Given information START
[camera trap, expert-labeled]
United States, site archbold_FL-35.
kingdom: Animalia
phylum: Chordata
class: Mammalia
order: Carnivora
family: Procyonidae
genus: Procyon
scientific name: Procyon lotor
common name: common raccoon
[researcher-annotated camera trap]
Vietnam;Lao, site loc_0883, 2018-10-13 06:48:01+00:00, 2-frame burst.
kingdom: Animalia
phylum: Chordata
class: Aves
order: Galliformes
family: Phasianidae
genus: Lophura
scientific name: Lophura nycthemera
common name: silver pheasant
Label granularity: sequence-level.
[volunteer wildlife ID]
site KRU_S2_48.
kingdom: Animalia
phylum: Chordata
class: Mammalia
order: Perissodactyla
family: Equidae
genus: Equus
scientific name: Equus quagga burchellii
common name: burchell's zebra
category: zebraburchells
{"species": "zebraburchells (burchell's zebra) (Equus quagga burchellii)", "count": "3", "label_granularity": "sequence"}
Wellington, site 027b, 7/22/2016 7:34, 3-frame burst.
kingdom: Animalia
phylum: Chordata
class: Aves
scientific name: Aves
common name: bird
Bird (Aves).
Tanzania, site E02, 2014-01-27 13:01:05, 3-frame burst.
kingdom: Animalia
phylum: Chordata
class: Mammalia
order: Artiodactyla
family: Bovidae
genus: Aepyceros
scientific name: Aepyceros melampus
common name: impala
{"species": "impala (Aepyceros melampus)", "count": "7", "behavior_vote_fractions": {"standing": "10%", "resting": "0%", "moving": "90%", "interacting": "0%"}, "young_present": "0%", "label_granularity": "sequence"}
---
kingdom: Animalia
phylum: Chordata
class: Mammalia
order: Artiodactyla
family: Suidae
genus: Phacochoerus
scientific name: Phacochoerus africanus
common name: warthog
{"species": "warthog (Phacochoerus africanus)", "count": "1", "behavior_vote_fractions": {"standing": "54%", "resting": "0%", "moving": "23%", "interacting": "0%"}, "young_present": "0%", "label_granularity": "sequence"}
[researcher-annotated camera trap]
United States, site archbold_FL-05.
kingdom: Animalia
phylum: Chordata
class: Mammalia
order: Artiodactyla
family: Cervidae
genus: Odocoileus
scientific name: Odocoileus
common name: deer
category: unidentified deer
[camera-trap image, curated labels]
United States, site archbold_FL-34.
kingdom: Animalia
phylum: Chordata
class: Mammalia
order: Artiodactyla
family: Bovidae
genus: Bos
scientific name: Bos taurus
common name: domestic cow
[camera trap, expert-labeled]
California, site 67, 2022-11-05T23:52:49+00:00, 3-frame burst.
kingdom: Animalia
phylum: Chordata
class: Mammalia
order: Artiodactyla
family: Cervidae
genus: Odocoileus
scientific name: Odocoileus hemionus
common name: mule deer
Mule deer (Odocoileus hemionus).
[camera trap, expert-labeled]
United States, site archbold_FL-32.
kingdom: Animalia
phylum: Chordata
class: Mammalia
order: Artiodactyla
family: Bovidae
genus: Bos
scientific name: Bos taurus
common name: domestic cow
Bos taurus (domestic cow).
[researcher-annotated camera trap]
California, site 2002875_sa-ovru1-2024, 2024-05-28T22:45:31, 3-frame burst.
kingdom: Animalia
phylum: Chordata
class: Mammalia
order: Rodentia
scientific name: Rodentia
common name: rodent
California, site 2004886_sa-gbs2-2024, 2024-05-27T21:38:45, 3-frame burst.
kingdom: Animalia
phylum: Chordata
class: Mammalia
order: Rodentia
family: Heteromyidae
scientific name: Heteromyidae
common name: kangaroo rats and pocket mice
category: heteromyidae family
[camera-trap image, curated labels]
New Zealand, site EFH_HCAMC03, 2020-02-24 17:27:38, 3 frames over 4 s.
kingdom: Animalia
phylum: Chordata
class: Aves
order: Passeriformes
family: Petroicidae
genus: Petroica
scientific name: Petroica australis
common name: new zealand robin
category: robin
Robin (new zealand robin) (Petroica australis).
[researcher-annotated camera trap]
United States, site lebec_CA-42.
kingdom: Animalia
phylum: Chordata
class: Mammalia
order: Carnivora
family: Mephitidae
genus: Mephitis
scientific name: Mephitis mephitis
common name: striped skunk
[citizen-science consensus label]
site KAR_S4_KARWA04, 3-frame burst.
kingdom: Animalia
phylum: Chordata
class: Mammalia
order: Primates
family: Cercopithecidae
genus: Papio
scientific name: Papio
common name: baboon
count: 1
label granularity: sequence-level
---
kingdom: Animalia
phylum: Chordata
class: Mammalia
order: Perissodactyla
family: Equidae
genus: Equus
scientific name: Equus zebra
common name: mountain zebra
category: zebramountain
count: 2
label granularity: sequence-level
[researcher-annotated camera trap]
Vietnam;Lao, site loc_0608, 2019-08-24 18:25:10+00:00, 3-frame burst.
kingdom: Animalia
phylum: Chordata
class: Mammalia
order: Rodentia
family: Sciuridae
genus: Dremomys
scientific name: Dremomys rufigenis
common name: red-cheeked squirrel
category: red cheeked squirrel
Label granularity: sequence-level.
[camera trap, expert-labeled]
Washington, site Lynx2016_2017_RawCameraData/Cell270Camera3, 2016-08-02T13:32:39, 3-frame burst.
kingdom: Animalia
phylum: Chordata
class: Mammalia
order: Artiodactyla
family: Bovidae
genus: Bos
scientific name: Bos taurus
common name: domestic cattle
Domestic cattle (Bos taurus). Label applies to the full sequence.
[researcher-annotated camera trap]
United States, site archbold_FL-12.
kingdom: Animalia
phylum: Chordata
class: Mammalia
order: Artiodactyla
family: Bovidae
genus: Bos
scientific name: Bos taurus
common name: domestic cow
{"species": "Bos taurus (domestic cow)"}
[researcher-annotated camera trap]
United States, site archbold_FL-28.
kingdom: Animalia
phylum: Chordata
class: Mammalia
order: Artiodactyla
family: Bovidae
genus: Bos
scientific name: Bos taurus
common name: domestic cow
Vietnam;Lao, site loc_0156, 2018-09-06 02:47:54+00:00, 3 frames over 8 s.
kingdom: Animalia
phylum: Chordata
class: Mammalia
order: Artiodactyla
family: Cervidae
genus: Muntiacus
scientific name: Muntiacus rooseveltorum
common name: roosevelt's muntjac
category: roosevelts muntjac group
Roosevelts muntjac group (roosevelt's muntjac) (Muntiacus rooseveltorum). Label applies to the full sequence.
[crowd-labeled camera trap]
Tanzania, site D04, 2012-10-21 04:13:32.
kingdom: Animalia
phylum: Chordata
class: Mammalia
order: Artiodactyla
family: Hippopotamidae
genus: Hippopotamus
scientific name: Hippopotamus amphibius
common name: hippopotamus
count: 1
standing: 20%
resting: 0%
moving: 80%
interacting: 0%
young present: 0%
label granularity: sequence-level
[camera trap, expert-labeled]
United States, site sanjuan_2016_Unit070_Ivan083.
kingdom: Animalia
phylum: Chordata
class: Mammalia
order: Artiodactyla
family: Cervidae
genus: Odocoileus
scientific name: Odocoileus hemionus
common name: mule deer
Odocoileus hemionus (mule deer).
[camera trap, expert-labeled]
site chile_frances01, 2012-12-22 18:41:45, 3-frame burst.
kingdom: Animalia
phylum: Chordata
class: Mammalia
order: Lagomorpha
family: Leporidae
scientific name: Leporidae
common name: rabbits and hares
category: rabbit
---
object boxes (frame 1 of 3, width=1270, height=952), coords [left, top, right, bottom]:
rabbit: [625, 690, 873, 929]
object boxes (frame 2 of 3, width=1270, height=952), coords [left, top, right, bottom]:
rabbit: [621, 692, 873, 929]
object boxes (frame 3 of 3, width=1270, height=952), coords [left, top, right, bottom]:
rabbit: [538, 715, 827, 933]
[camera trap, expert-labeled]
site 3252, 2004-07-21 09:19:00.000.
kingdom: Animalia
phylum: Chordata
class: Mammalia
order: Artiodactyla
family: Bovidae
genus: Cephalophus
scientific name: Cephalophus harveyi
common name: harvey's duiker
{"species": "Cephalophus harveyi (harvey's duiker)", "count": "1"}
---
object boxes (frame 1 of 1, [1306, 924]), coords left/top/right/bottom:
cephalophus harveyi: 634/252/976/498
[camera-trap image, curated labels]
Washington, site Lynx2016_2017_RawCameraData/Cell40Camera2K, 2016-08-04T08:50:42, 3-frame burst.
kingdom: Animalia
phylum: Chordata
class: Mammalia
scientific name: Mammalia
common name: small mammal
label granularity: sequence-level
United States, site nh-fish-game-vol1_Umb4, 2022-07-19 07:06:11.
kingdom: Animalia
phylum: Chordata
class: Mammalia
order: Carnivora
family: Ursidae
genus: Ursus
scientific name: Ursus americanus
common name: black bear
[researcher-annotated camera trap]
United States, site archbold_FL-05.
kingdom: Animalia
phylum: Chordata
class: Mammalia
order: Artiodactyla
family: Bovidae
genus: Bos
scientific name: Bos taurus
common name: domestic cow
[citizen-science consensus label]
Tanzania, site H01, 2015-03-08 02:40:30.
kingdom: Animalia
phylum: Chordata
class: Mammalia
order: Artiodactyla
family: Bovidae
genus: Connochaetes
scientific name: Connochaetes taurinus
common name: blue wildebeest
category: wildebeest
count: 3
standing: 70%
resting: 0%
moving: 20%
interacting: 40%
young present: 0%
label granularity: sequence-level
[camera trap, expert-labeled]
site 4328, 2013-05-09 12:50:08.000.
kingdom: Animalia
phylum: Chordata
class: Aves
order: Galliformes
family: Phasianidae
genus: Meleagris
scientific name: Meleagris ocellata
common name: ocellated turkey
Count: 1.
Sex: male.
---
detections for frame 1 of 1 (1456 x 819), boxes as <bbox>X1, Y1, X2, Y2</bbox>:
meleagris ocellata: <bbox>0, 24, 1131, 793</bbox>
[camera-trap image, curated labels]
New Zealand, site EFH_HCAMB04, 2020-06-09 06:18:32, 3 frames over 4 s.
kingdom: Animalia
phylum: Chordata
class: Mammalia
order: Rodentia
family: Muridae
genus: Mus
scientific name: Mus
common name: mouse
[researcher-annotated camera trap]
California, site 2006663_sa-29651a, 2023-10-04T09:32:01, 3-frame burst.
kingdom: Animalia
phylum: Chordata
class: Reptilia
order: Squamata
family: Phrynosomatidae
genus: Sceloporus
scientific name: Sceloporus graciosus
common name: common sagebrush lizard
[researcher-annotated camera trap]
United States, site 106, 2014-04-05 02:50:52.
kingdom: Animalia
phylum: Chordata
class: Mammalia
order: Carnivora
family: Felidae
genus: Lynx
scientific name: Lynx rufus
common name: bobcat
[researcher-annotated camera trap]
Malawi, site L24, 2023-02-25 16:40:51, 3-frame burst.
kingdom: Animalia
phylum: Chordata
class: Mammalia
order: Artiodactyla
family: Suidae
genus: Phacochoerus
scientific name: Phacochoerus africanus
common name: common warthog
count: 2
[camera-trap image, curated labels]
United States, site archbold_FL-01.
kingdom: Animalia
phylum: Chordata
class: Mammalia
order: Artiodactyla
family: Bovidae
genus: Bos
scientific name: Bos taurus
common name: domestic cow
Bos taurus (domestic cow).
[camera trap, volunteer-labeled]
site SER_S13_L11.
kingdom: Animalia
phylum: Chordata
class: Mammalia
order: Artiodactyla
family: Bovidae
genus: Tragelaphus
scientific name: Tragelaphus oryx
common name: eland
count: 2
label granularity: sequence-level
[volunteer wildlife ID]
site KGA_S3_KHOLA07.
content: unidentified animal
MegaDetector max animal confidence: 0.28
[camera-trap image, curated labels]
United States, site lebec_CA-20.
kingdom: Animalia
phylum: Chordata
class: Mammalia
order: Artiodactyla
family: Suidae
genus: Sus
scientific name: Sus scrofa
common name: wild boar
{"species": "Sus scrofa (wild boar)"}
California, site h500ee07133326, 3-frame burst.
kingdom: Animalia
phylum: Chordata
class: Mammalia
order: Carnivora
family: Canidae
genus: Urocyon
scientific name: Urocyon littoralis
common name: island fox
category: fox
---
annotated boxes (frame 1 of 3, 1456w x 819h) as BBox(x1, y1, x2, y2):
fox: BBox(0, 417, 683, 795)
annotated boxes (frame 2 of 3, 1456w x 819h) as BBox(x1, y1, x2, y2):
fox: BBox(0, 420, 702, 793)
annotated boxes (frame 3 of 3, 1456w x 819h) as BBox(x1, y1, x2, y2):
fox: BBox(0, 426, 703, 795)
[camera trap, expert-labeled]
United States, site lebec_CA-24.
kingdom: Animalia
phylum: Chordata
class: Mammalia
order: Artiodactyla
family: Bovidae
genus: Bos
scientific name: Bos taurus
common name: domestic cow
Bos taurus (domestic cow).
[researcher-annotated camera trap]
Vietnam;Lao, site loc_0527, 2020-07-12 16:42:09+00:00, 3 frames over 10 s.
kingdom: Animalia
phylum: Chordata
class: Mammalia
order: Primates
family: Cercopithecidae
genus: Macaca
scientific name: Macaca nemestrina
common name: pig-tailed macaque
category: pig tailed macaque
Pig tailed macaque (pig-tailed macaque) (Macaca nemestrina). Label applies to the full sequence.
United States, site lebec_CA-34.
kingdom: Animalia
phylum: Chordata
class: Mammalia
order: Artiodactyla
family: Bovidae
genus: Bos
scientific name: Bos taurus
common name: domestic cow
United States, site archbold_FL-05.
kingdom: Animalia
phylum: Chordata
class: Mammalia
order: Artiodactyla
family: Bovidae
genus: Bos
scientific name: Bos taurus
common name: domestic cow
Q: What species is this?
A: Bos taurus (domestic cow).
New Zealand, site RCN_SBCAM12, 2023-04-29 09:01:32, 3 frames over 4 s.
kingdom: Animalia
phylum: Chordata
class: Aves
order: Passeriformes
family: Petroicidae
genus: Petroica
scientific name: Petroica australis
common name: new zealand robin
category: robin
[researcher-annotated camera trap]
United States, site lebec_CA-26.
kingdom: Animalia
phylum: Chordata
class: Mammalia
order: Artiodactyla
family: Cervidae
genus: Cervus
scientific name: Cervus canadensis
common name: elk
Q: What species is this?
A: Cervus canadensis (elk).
Given information END
• **Task objective**
Only one stretch of the entries above is wanted: the lines from the one containing "scientific name: Mus" through the one containing "genus: Sceloporus". Please reproduce it exactly.

• **Result for this exercise**
scientific name: Mus
common name: mouse
[researcher-annotated camera trap]
California, site 2006663_sa-29651a, 2023-10-04T09:32:01, 3-frame burst.
kingdom: Animalia
phylum: Chordata
class: Reptilia
order: Squamata
family: Phrynosomatidae
genus: Sceloporus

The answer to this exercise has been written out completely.